A statement issued by 14 regional organisations indicates that the total projected revenue losses to the East Africa Community is about Sh16.4 billion, two-thirds potentially borne by Kenya. In the rather surprising finding, however, Kenya would still be the biggest loser at an estimated Sh7.2 billion if the trade deal falls through.

“This revenue shortfall is due to the fact that the EAC has committed to liberalise 82.6 per cent of all its imports from the EU by 2033,” reads a research paper published by the ECA cited by the societies.

Among the organisations represented in the lobby opposed to the EPA include the Southern and Eastern African Trade, Information and Negotiations Institute (SEATINI) branches of Kenya and Uganda, and the Kenya Human Rights Commission.

“This revenue shortfall has serious implications on the EAC partner states’ ability to domestically mobilise resources for their development that their reliance on aid will continue which will increase their indebtedness,” the report reads further.

Under the protracted trade deal that has already caused widespread panic in Kenya, the EU would be granted unlimited market access to Kenya— considered a developing economy— in the next 25 years. Should the negotiations within the EAC with the EU flop, as is likely after Tanzania’s exit, Kenyan exports to the EU will beginning October 1 attract taxes of between 8 and 12 per cent.

It is expected that the taxes will hurt Kenyan exports by making them uncompetitive, while the other option is a cumulative discount to buyers worth Sh600 million a month to be at par with the other sellers.

Poorer nations

As such, benefits of signing up for the trade pact are estimated at Sh7.2 billion a year, working from the  taxes payable on Kenyan exports to the EU. Should the calculations be accurate, Kenya is doomed whether the EPA is signed (Sh11 billion in losses) compared to a smaller loss of Sh7.2 billion should the deal stand.

The estimates are based on a two-week period in 2014 when the EU slapped Kenyan exports, including cut flowers, with the taxes, forcing President Uhuru Kenyatta to soften his stand and  sign up to the pact. Cries from exporters in the 15-day window prompted an urgent meeting in EU headquarters in Brussels, Belgium where senior officials from the region were prevailed upon to enter the agreement.

But unlike all the other EAC members that are ranked as Least Developed Countries, Kenya is classified as a developing economy and has until September 1 to enjoy preferential market access in the EU — a preserve of the poorer nations, including Tanzania.

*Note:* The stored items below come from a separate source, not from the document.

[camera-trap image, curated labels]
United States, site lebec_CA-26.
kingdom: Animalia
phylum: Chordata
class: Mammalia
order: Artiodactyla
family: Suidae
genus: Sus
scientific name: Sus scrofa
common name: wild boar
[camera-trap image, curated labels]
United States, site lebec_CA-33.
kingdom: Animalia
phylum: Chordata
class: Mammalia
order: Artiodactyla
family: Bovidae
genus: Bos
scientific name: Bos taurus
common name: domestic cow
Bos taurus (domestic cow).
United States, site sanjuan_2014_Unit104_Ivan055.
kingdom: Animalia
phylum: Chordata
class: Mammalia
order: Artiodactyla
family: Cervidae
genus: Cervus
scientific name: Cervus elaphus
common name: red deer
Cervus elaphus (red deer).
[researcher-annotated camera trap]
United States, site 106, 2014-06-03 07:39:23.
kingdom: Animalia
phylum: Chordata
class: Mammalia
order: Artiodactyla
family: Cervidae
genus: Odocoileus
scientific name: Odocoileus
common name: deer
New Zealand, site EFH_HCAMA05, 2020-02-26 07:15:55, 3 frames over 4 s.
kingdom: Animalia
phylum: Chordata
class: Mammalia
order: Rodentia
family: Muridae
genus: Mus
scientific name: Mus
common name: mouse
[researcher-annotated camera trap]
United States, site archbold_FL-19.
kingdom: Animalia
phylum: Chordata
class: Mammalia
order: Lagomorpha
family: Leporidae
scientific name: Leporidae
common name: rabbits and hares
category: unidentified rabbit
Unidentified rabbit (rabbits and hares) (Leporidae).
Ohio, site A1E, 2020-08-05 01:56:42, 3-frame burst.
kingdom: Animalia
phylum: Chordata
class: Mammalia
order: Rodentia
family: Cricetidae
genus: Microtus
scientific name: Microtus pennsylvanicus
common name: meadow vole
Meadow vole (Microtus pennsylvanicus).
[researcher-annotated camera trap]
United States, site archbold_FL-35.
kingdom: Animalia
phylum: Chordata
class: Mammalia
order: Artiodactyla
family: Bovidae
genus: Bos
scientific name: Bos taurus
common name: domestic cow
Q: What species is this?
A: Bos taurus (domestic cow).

It was anticipated that the five-member states would append their approvals of the EPA by Monday next week, at the start of the United Nations Conference on Trade and Development meeting in Nairobi, before the respective Parliaments ratify the accord.

But Tanzania last week pulled out of the regional deal in a step read as malicious by Nairobi, while in essence, it does not risk any losses by staying away or booking any gains by signing up. Among the grounds that Mr Pombe Magufuli’s government is said to have cited in opting out was Brexit, citing that the original EU presented a 500 million-strong market.

After the exit of Britain, the market shrunk by more than a tenth, to inform the decision taken by Dar.